→ **Exercise requirements**: With the line containing "scientific name: Ovis aries" as the starting point, write out each line exactly through the final line of the listing, both ends included.

----------

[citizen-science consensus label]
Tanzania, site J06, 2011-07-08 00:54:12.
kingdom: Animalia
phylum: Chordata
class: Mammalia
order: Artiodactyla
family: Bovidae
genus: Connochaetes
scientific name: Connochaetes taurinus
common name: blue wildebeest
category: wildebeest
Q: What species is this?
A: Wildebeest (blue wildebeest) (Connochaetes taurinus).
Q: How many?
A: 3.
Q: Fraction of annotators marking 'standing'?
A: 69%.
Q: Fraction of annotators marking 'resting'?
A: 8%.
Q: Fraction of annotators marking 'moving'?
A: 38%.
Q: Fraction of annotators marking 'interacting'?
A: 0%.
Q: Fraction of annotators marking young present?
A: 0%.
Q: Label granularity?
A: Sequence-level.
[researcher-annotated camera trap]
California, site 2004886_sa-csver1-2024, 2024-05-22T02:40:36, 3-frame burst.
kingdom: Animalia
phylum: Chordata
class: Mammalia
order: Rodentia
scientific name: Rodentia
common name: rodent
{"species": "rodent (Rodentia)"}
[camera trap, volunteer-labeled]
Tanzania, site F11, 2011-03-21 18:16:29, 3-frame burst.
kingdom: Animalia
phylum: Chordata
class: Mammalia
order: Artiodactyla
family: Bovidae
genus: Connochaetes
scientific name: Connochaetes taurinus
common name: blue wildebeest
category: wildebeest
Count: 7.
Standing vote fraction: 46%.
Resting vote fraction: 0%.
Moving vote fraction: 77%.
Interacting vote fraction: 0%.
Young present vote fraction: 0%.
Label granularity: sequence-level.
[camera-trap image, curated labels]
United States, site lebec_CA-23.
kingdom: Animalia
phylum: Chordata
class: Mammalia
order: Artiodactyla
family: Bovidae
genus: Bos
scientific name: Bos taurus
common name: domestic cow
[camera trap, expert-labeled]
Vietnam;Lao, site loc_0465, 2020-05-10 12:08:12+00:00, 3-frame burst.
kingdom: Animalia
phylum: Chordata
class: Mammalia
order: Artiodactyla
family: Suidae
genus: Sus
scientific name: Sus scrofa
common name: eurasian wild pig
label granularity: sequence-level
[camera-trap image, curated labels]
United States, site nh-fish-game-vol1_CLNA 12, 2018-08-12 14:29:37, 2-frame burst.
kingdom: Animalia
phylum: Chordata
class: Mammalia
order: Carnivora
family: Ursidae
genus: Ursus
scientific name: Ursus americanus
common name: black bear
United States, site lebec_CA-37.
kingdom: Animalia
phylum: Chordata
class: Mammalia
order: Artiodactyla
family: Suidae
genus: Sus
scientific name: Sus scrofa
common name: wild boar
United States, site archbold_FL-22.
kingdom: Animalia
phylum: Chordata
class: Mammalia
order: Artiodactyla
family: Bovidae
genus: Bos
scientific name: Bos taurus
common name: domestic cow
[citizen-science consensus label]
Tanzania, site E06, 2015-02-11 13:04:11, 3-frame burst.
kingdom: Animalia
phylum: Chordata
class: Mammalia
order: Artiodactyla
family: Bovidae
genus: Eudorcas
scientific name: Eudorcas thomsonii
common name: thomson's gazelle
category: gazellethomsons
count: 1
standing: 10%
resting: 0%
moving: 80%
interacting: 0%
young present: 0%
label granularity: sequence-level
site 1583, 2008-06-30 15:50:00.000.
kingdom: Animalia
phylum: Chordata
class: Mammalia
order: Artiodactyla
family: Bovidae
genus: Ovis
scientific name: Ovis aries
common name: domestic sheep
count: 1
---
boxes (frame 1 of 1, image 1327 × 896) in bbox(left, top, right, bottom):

----------

→ **Answer**:
scientific name: Ovis aries
common name: domestic sheep
count: 1
---
boxes (frame 1 of 1, image 1327 × 896) in bbox(left, top, right, bottom):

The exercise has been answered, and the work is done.